» Jobs
**a.** In the article about Nichelle Nichols, what is the title of her 1994 memoir?
**b.** Write the next part of the article about Nichelle Nichols and William Shatner, continuing from its final sentence.

» Excerpt provided
━━━━━━
Nichelle Nichols blamed William Shatner for groundbreaking Star Trek role being reduced

While William Shatner was among the many associated with “Star Trek” to pay tribute to Nichelle Nichols over the weekend and her groundbreaking role as communications chief Uhura in the original 1960s TV series, she once said he was partially responsible for her role being reduced by the end of the first season.

Nichols died Saturday night at the age of 89, prompting Shatner to tweet: “I am so sorry to hear about the passing of Nichelle. She was a beautiful woman & played an admirable character that did so much for redefining social issues both here in the US & throughout the world.”

(Courtesy photo)As Lt. Nyota Uhura in TV’s ‘Star Trek’ in the 1960s, Nichelle Nichols became a trailblazer and role model. 

The obituaries for Nichols backed up Shatner’s view that the character was trailblazing for TV and film, with all of them saying that she was presented as a Black woman in a position of authority when the show premiered in 1966, the Washington Post’s obituary said.

Nichols said in her 1994 memoir, “Beyond Uhura,” that Shatner wasn’t so eager to cede screen time and storylines to her and the show’s other supporting cast members. By the end of the first season, her lines and those of others were routinely cut, the Washington Post said. She blamed Shatner, calling him an “insensitive, hurtful egotist” who used his star billing to hog the spotlight, the Washington Post added.

Diehard fans of the series would agree that Uhura was an underutilized character in a series that still promised to offer a vision of a progressive 23rd century future by featuring a cast that included women, Blacks and Asians in important and non-stereotypical supporting roles.
━━━━━━
» Dataset content
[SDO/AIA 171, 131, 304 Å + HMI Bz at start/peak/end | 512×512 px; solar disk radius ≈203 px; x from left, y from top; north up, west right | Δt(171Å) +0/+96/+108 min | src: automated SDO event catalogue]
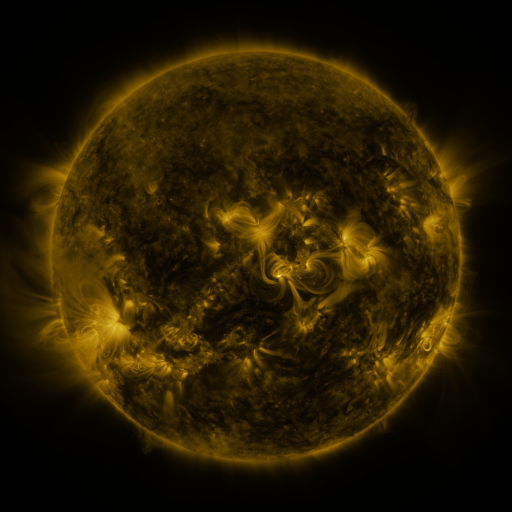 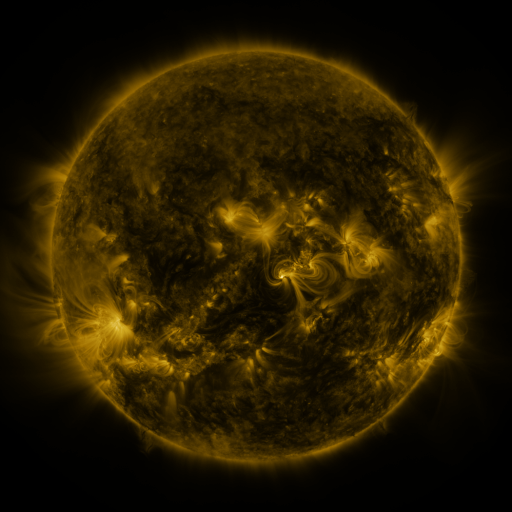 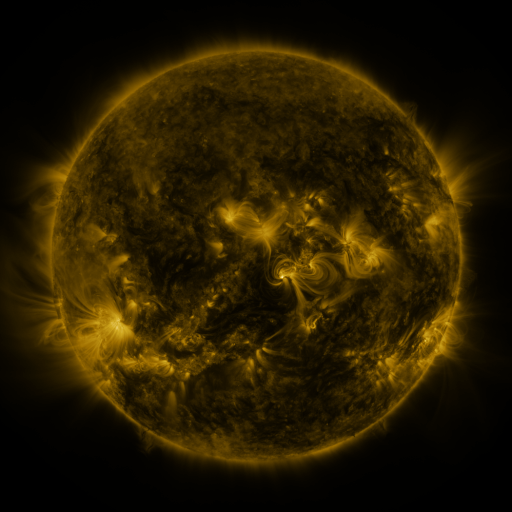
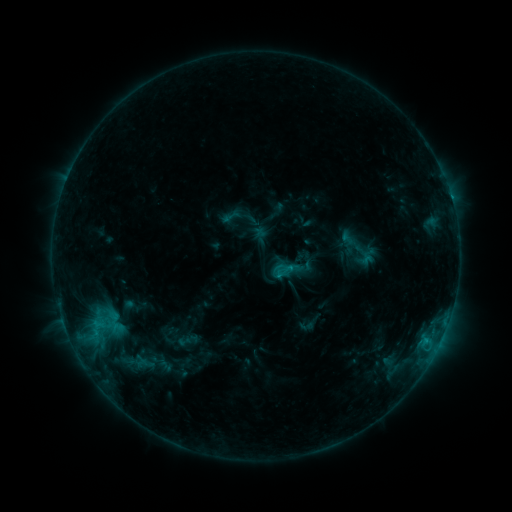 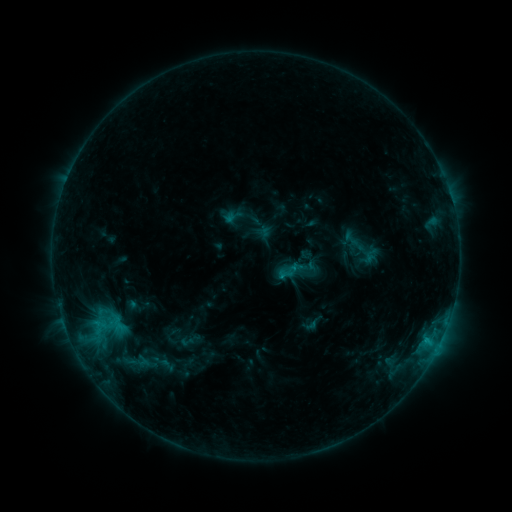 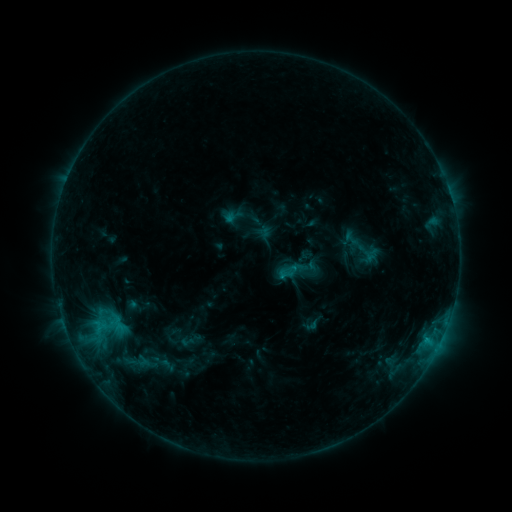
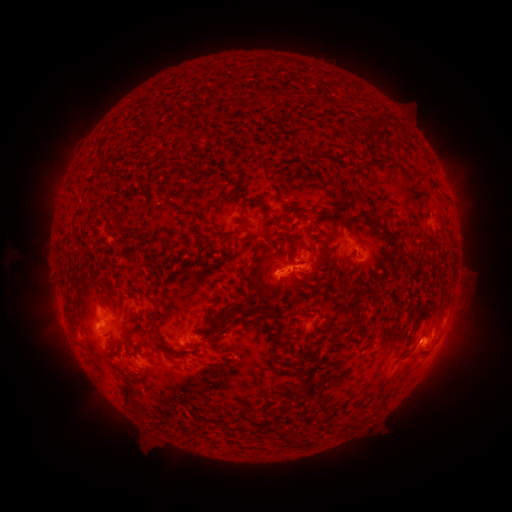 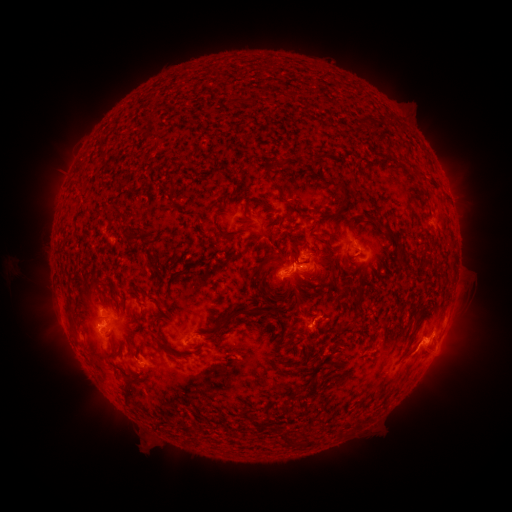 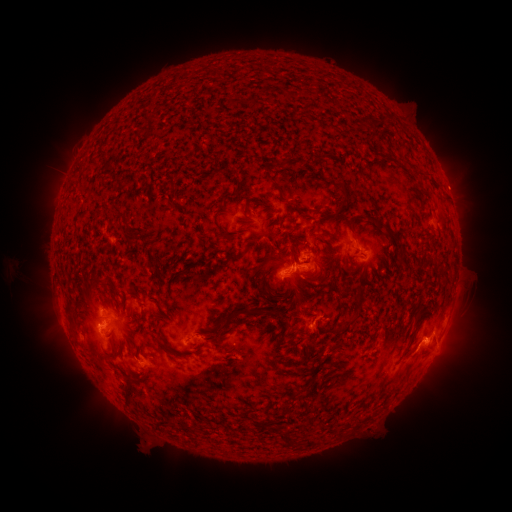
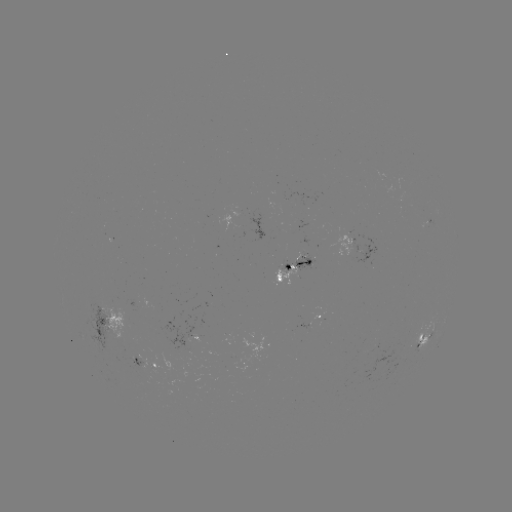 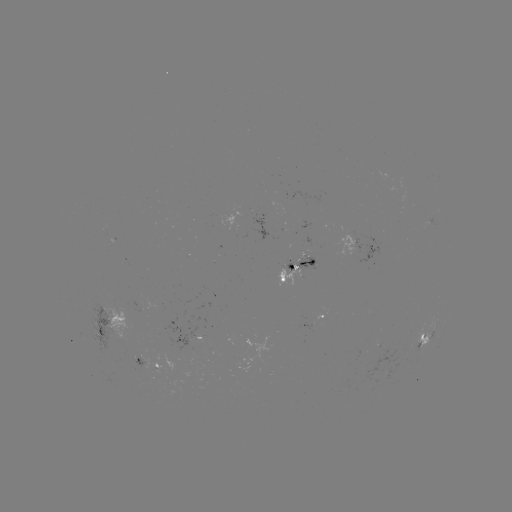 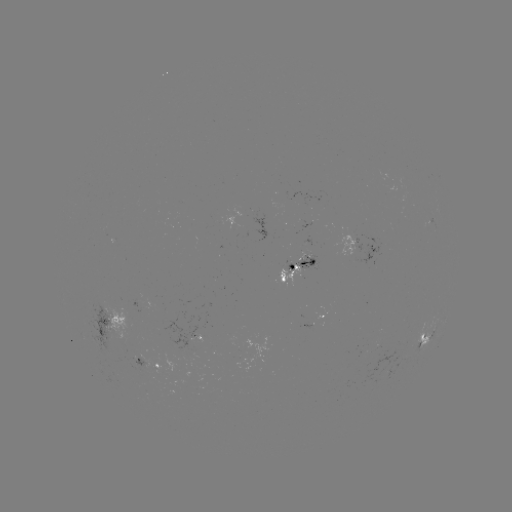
━━━━━━
» Exercise results
**a.** "Beyond Uhura"

**b.**
Cast members from the original “Star Trek”: DeForest Kelley, Leonard Nimoy, Walter Koenig, Nichelle Nichols, William Shatner, George Takei, and James Doohan. (AP Photo/Paramount) 

Whoopi Goldberg, who went on to have a recurring guest star role in “Star Trek: The Next Generation,” once said it meant so much to her to see a Black woman on TV who wasn’t playing a maid, the Washington Post said.

Even though the show costumed Nichols and all female crew members in figure-hugging mini-dresses, Uhura was presented as the fourth in command of the Starship Enterprise — behind Capt. James Kirk, played by Shatner, science officer Spock, played by Leonard Nimoy, and chief engineer Scott, played by James Doohan.

Nichols later spoke about how Martin Luther King Jr., whom she met at an NAACP fundraiser during the first season, talked her out of quitting the show after the season. King told her that her role on “Star Trek” was important for the cause of civil rights. “Because of Martin,” she told the “Entertainment Tonight” website, “I looked at work differently. There was something more than just a job.”

Nichols stayed for its entire three-year run because of the encouragement from Dr. King, according to The Conversation. He told her that he and his family were fans of the show and that she was a “hero” to his children.

Nichols created an impressive backstory for her character as a renowned linguist whose last name is a feminized version of the Swahili word for “freedom,” the Washington Post reported. But fans didn’t see much of that. By the end of the first seasson, Uhura mostly appeared on the show as a “glorified telephone operator in space,” Nichols said, usually reduced to announcing to Kirk from her console on the bridge: “Hailing frequencies open, sir.”

Meanwhile, storylines tended to revolve about Kirk and occasionally Spock, Scotty or Dr. McCoy, played by DeForest Kelly. The relationships of these men was usually a central focus.

The one time that Nichols got to share the spotlight with Shatner was when the co-stars performed what at one time was believed to be TV’s first interracial kiss. This was in a 1968 third-season episode, “Plato’s Stepchildren,” which followed the Enterprise crew visiting a planet inhabited by a group of beings who have adopted Greek culture and who use mysterious telekinetic powers to make others submit to their will.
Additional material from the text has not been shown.